The Nashville business legend known as country music’s matriarch has died at the age of 93.
As the director of the Country Music Association for nearly three decades, Jo Walker-Meador was critical in the founding of the Country Music Hall of Fame and Museum, the creation of the CMA Music Festival and the CMA awards show, and an overall broadening in the genre’s fan base.
Under her direction, CMA saw the number of country radio stations in the U.S. grow from 100 when she started in 1962 to 2,400 in when she was
inducted into the Country Music Hall of Fame in 1995.
During her induction ceremony on a telecast that she helped make possible, Walker-Meador thanked the hundreds who helped her along the way.

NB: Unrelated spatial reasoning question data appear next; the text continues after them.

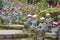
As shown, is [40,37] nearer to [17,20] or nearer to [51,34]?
[51,34]

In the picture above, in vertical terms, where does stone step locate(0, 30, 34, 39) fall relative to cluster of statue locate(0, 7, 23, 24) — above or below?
below

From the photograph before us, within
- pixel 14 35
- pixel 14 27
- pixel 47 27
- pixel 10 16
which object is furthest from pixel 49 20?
pixel 10 16

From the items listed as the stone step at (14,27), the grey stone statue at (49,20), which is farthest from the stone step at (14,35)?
the stone step at (14,27)

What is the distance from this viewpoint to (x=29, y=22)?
6.91 m

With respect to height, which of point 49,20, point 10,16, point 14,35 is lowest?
point 14,35

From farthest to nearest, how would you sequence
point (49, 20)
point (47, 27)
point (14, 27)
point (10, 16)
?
point (10, 16), point (14, 27), point (49, 20), point (47, 27)

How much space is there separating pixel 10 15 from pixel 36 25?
214 centimetres

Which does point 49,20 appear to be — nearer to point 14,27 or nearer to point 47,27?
point 47,27

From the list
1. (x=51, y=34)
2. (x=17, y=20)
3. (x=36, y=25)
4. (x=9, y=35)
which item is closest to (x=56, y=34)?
(x=51, y=34)

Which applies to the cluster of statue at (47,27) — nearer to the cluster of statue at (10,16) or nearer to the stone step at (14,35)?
the stone step at (14,35)

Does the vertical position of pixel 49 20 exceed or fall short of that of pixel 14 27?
it exceeds it

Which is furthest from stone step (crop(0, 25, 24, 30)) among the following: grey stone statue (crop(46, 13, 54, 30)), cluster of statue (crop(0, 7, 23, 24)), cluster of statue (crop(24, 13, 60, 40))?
grey stone statue (crop(46, 13, 54, 30))

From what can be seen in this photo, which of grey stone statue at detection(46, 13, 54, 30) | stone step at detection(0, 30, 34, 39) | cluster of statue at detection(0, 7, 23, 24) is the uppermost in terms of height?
grey stone statue at detection(46, 13, 54, 30)

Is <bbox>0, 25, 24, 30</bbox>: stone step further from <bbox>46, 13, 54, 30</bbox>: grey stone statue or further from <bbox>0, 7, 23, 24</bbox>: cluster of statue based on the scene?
<bbox>46, 13, 54, 30</bbox>: grey stone statue
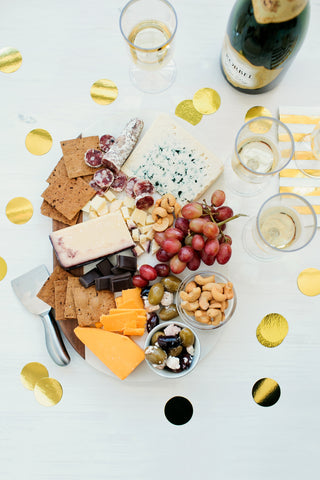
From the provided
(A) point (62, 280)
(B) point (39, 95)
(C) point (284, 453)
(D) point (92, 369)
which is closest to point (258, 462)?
(C) point (284, 453)

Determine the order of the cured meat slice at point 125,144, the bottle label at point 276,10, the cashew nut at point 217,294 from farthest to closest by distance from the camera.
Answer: the cured meat slice at point 125,144 → the cashew nut at point 217,294 → the bottle label at point 276,10

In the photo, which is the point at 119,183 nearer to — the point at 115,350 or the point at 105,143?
the point at 105,143

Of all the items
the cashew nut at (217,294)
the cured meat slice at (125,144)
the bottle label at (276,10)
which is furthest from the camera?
the cured meat slice at (125,144)

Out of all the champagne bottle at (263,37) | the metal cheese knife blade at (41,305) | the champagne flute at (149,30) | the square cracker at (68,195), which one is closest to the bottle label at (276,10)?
the champagne bottle at (263,37)

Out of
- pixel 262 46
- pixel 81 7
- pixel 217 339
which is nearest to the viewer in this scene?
pixel 262 46

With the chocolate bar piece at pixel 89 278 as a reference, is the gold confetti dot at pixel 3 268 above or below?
below

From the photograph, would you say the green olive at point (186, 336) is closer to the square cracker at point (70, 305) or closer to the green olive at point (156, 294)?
the green olive at point (156, 294)

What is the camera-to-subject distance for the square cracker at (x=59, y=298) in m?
0.90

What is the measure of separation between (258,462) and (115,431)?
352mm

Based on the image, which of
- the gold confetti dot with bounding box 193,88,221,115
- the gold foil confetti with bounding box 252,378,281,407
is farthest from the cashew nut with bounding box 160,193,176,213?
the gold foil confetti with bounding box 252,378,281,407

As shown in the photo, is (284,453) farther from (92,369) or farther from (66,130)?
(66,130)

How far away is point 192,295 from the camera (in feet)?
2.69

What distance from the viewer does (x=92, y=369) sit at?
0.95 metres

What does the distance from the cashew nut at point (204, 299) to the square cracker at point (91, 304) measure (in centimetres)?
21
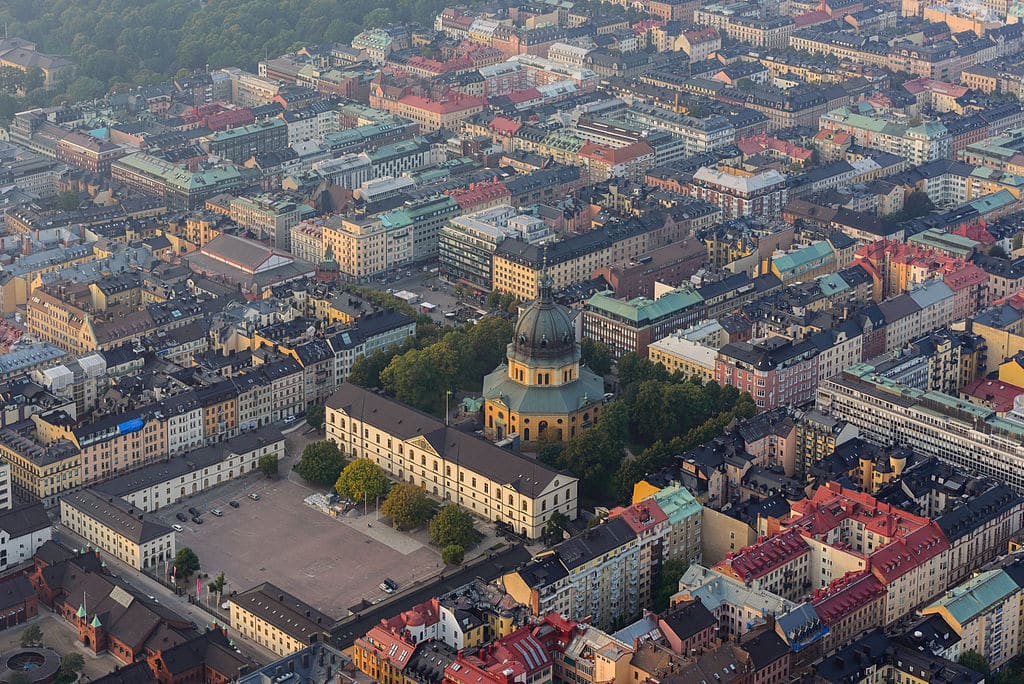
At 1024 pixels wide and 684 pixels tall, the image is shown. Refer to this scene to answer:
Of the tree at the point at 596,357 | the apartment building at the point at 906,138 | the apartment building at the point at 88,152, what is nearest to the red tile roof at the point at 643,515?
the tree at the point at 596,357

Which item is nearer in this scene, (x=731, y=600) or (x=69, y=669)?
(x=69, y=669)

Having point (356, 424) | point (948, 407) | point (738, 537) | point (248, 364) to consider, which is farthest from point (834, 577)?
point (248, 364)

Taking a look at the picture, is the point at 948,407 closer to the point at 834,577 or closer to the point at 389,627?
the point at 834,577

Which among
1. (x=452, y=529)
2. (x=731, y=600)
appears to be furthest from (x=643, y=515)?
(x=452, y=529)

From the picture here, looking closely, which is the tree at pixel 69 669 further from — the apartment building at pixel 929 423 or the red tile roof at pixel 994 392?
the red tile roof at pixel 994 392

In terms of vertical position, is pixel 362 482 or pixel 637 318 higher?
pixel 637 318

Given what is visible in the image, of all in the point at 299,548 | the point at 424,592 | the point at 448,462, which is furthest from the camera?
the point at 448,462

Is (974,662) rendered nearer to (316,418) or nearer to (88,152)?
(316,418)
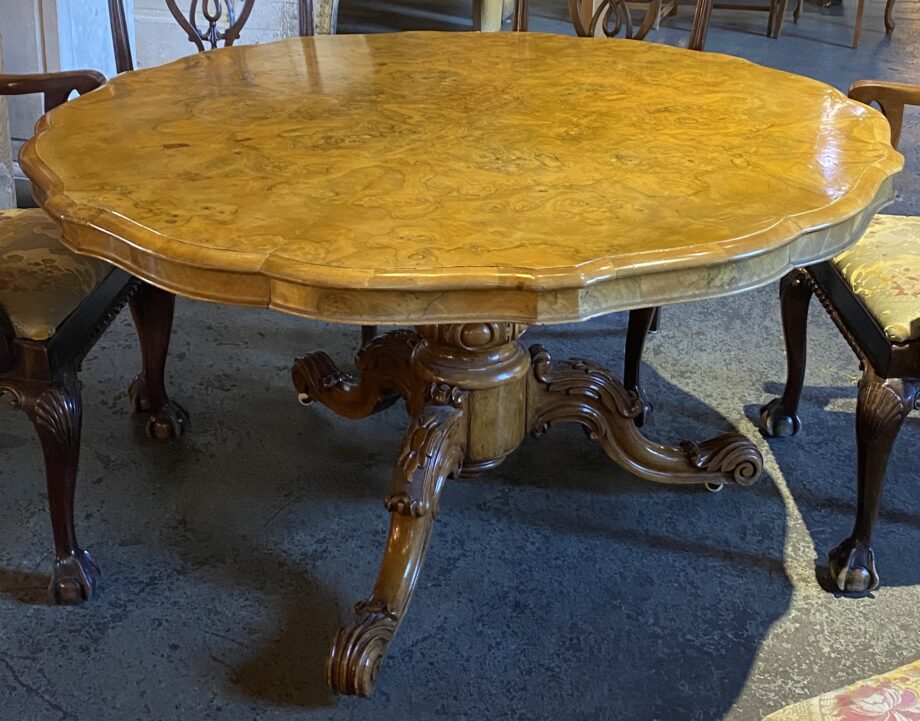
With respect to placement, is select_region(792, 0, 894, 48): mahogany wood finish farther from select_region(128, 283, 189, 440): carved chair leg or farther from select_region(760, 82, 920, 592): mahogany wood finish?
select_region(128, 283, 189, 440): carved chair leg

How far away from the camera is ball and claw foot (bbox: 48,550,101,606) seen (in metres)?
1.56

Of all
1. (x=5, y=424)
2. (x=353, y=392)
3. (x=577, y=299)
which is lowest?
(x=5, y=424)

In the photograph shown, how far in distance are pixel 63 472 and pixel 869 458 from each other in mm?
1266

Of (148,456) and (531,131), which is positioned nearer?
(531,131)

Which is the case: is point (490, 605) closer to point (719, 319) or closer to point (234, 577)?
point (234, 577)

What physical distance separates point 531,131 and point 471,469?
58 cm

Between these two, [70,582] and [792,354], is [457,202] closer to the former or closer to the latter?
[70,582]

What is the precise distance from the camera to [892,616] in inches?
61.2

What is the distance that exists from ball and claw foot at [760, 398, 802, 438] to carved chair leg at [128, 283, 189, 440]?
3.96 ft

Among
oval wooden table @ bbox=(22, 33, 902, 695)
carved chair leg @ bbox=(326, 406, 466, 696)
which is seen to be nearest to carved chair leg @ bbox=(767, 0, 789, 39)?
oval wooden table @ bbox=(22, 33, 902, 695)

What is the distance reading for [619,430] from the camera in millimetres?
1728

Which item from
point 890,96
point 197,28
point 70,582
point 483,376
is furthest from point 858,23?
point 70,582

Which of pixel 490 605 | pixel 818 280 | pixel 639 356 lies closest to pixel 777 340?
pixel 639 356

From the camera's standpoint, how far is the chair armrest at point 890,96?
168 centimetres
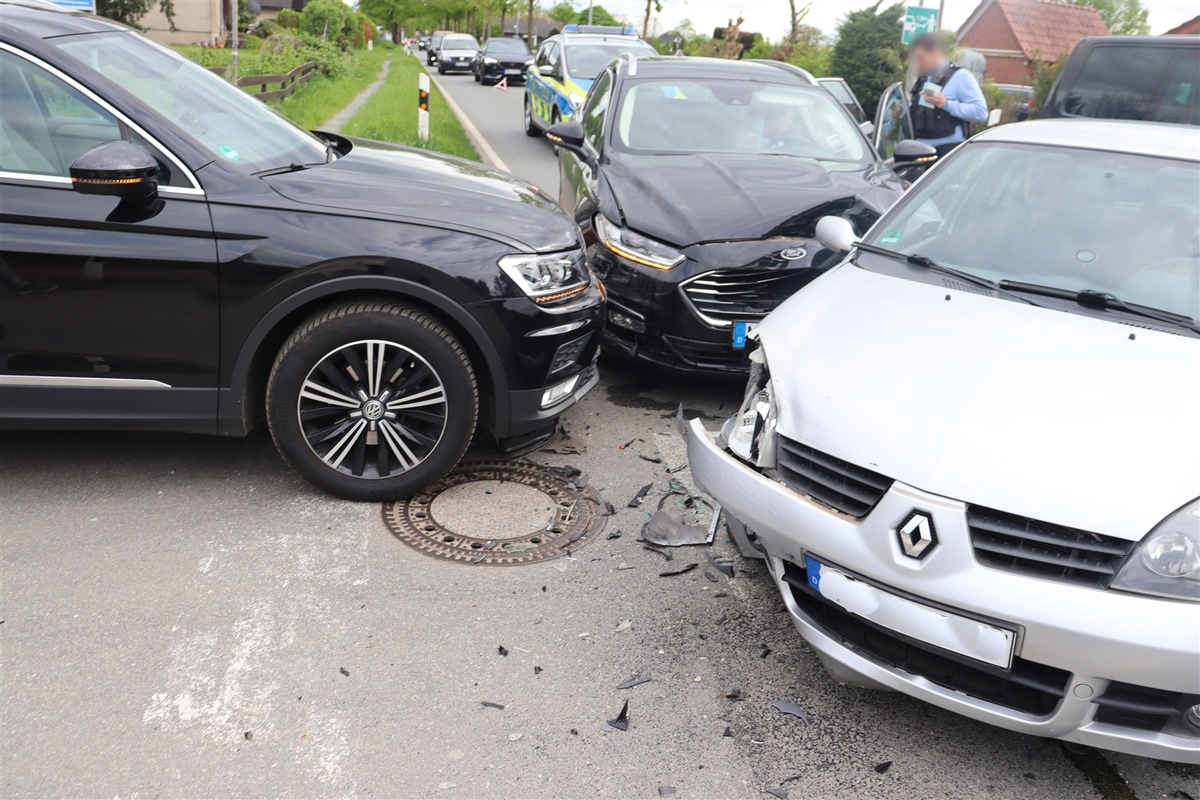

“We have seen our world of country music emerge from a regional art form to the international acceptance of today,” Walker-Meador said. “I am proud to have played a part, however small, in that success.”
MORE:
Watch Jo Walker-Meador talk about her career in 2014
Despite her deflections of praise and humble demeanor, longtime friend and former Gaylord CEO Bud Wendell said when the CMA began, Walker-Meador was a one-woman army.
“In the early years, I think the CMA was Jo Walker,” he says. “She ran the ship. She made the decisions. She hired. She fired. Probably ran the sweeper and cleaned the rugs over there, I don’t know. But she was it.”
Walker-Meador died Wednesday morning of a stroke. There have been no announcements yet about funeral services.